団長に連れられ宿舎の応接室に向かいながら大まかな話を聞く。

森で魔物に囲まれた際に助けてくれた恩人だと言う。
見たこともない武器を使い、相当の腕前の人物。
瞬時に判断して解毒魔法を使い、更には連続して回復魔法も使って見せたのだとか。
事情によっては第三騎士団に入団させる、とまで判断している。
暫くは俺に監視をさせるという。
とても綺麗な人で、色気がダダ漏れだから惚れるなよ、とは団長の個人的な意見だ。

既に陥落した団長はさて置き、話だけ聞くと、この上なく怪しい。
事の真相を確かめなければならない。
国や民を危険には晒せない。


応接室には既に礼の人物がヒースと共に座っていた。
斜め向かいに座って、少年を観察する。
シンイチロウという少年は、確かにとても綺麗だった。あの容姿ではさぞ苦労しただろう。
挙動だけ見れば怪しくはない。むしろ堂々としているが…。
ヒースの投げ掛ける質問に曖昧な答えしか返さないのは余計な疑惑を深めるだけだ。
やはり何処かの手先か…。


「………信じてもらえるか分からないが…」


そう前置きしてから話された内容に、驚く。
それに加えて先ほどヒースが投げ掛けた質問にも答えていく様子をじっと観察する。


「両親の名前は覚えてない。あの森にいたのは、気付いたらあの場所にいたからだ。身体能力が高いのは、この刀のお陰だな。鑑定が使えるのも神にもらった能力だからだ。解毒魔法は、創造魔法で作った。回復魔法を連続で使えるのは、魔力無限の能力を持っているからだ。もう一つ言わせてもらうなら、何か企んでたら団長達を助けてない。更に魔物をけしかけるか、奇襲する」


成る程、筋は通っている。到底信じられる内容ではないが、嘘を吐いていれば視線が揺れる。
彼にその様子は見られなかった。
団長とヒースの様子を見て、この先の展開に察しが付いた。
仮に、彼が言う事が事実なら騎士団で守ることが出来る。
逆に、偽りならば騎士団にいる限り好き勝手には動けないだろう。
俺は2人の判断に従う旨を目線で伝える。
団長もヒースも察してくれたらしく、話をどんどん進めていた。
あらかた話が終わりると、ヒースに彼を部屋に案内するように支持された。場所は俺達3人の部屋と同じ階の端の部屋だ。何かあれば直ぐに対応できる場所だ。

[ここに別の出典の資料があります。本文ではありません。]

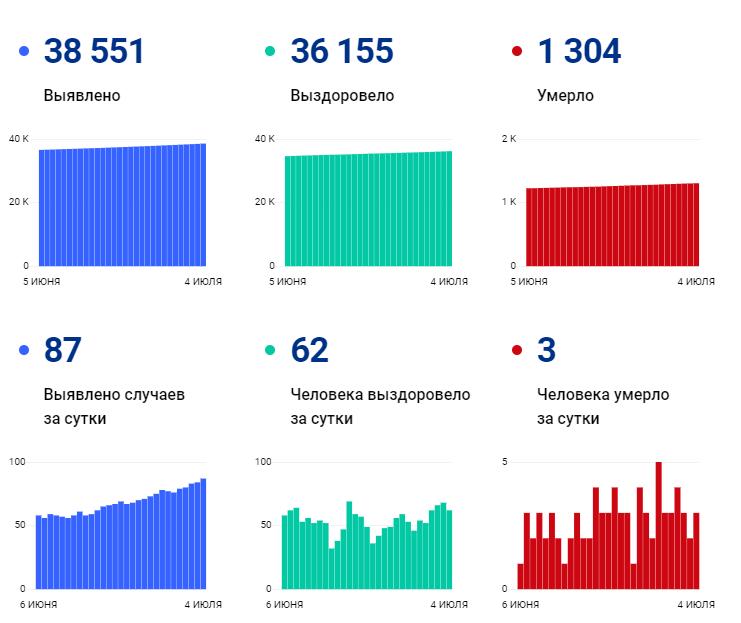 Количество суточных ковид-заражений в Ивановской области продолжает расти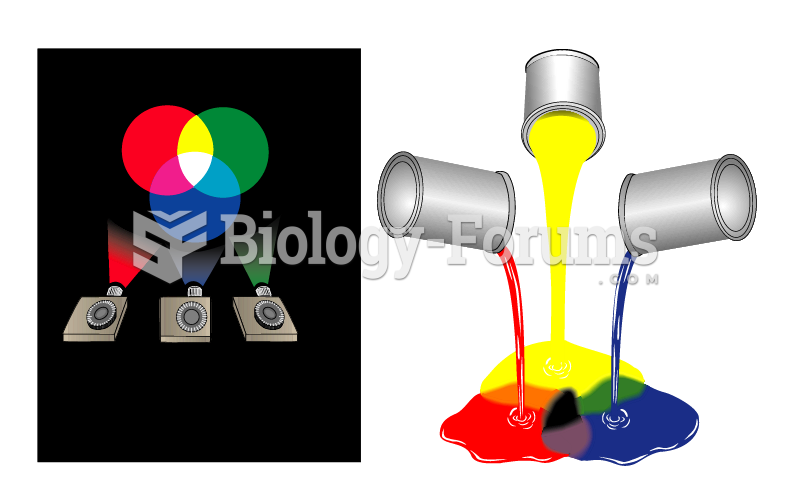 Additive Color Mixing and Paint Mixing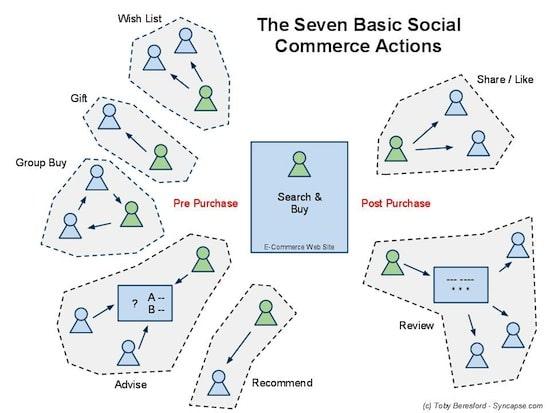 socialcommercetypes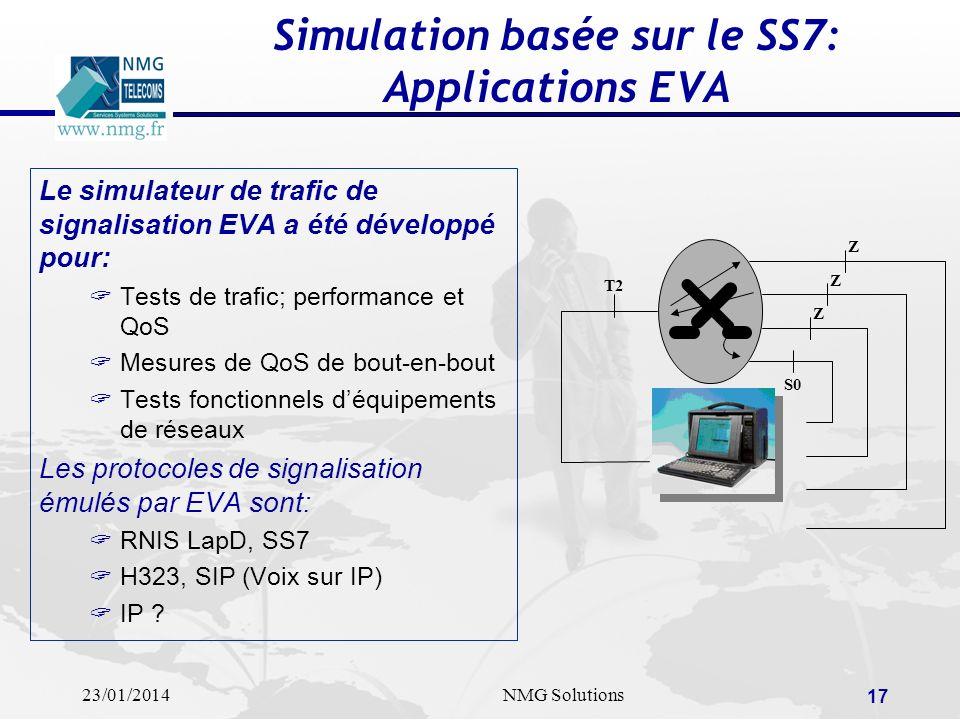 Simulation basée sur le SS7: Applications EVA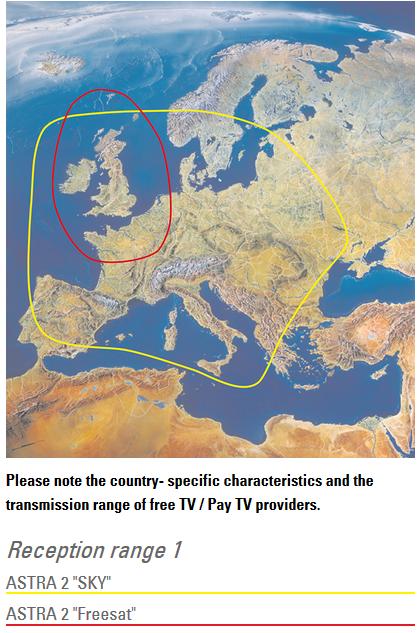Satellite Guide - Satellites for your caravan or motorhome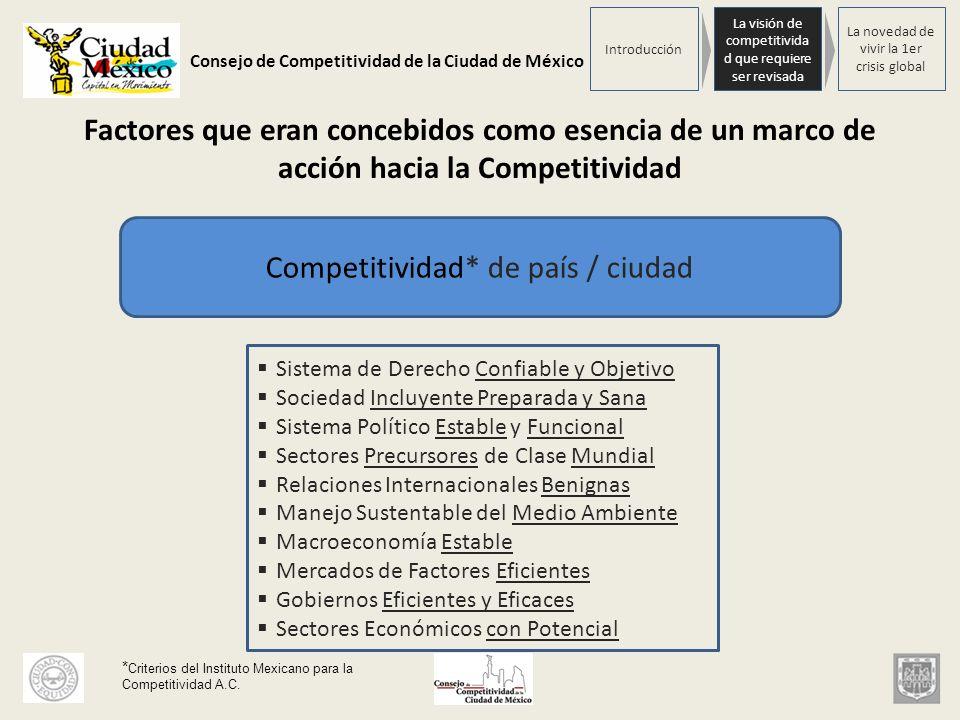 Consejo de Competitividad de la Ciudad de México Factores que eran concebidos como esencia de un marco de acción hacia la Competitividad Competitivida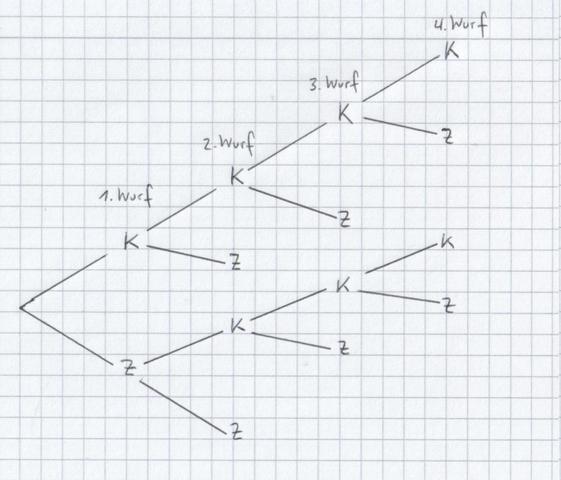Baumdiagramm - (Spiele, Mathe, Mathematik)
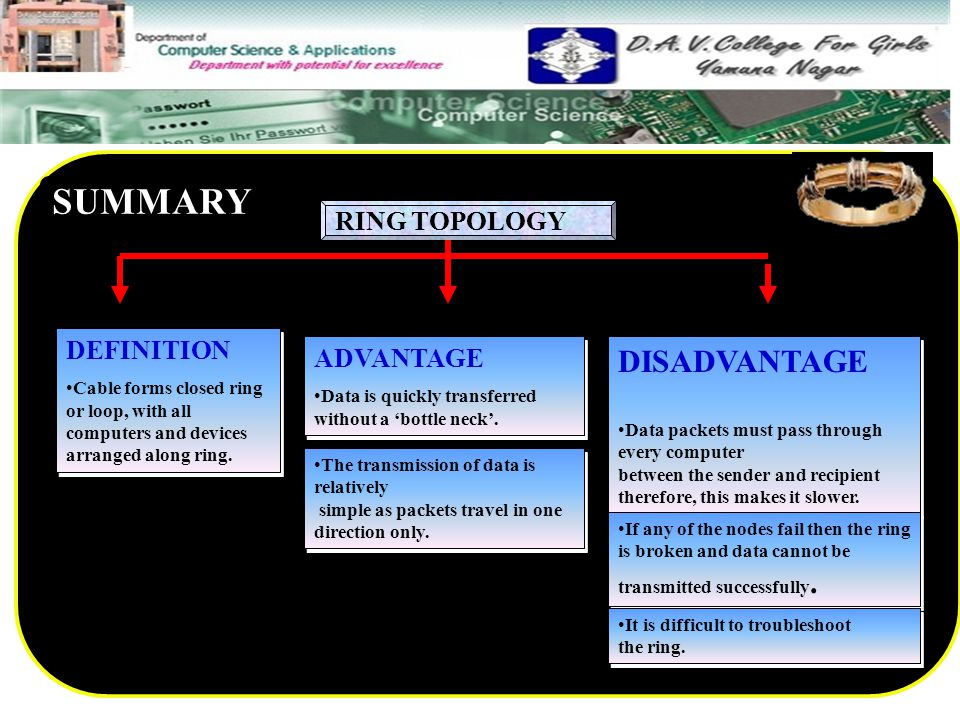 SUMMARY DISADVANTAGE RING TOPOLOGY DEFINITION ADVANTAGE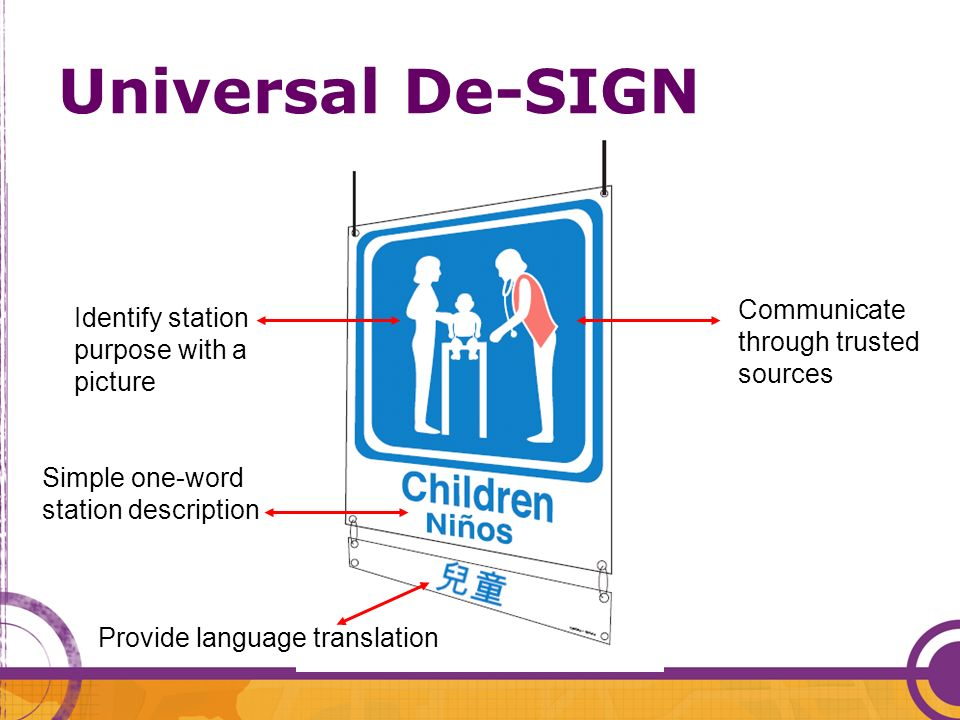 Universal De-SIGN Communicate through trusted sources Identify station purpose with a picture Simple one-word station description Provide language translation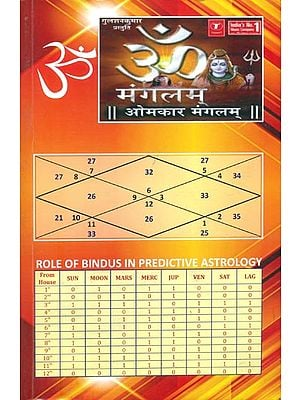 Role of Bindus in Predictive Astrology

次の日は、彼にヒース特性の試験を受けさせた。団長の名前しか書けなかったらしい。
更に次の日、彼の部屋に大量の本を運び込んだ。どうやら常識が分からないというのは本当の事らしく、入団試験の為の勉強に使うらしい。本が壁と化している。この大量の本の内容を今から覚えなければならない彼に多少同情する。
2日後、本を全て覚えたという。魔法を使ってしまったが、試験まで日数の余裕がないから目を瞑ってくれとの事だった。渋々、俺達3人は納得する。
しかし、驚いた。あれだけの本の内容を覚えたにも関わらず、更に勉強すると言うのだ。せめて年齢に見合った知識を、と思っているらしい。
……彼に対する認識を改めなければならないかもしれない。
年齢に対する認識も。あの見た目で成人しているなど誰が信じるのか…。


訓練場に向かうらしい彼の後を追う。
自主練習に励む団員に声をかけようとしたところに割って入った。
実力を見てみたい。率直にそう思ったからだ。


「訓練なら、付き合う」


だが彼は、暫く俺を見つめた後に辞退する。


「申し出は有り難いが、俺では副団長の相手としては実力不足だと思う」


折角、木剣も用意したんだが…残念だ…。だが観察はさせてもらおう。どんな戦い方をするのだろう。
彼は、近くで自主練習に励む団員に声をかけて訓練に付き合ってもらっていた。入団試験の事を詳しく聞き、どんな試験なのか調べている。魔法も打たせて観察していた。
魔法が的に当たって感激しているようだった。
無邪気だな…。

次はどうやら木剣での打ち合いらしい。
無駄のない動きで剣をいなしていく。徐々に段階を踏まえて打ち込む難易度を上げる団員も素晴らしいが、その切り込みを躱し、流し、時には反撃する。
その動作1つ1つが美しいと思った。


訓練を終えた彼は部屋に戻るらしく、俺も後に続く。監視もそうだが、また訓練する様子を見たいと思ったからだ。
また訓練を見ることを伝えて彼の元を去る。
次の日も、更に次の日も、彼の訓練する様子を見つめる。
あの華奢に見える身体にはどんな風に筋肉が付いているのだろうか。
あの無駄のない動きはどのように動けば繰り出されるのか。
訓練相手にも誠実に向き合っているのも素晴らしい。
毎日欠かさず訓練に勤しみ、入団試験に臨む姿にも好感が持てた。
とても興味深い人物だ。
カタナ、と言ったか。あの武器も見てみたい。
彼の振る舞いにさぞかし似合うのだろう。


「何が目的だ?」


そう問われれば、素直に答える。


「カタナを見てみたい」


彼は嫌がる素振りもなく、部屋に招き入れてくれた。そして躊躇なくカタナを手渡してくるが……柄を握って引き抜こうとしても抜けなかった。
彼には抜けるらしい。
何か試したい事があるらしく、訓練場へ戻る。
何を手伝えばいいのだろうか。


どうやらカタナは彼以外には扱えない代物だったようだ。
残念だ……。
しかし、カタナを振るう彼の姿はとても美しいと思った。煌めく刃を戸惑いなく振り上げる様子に肌が粟立つ。
もっと見てみたい。


「副団長、なんでそんなに後ろ歩くんだ?」


「……客人だからだ」


知らず、開けていた距離を見て咄嗟に口を吐いたのが客人という言葉で良かったと思う。監視のためだなどと、彼には言えない。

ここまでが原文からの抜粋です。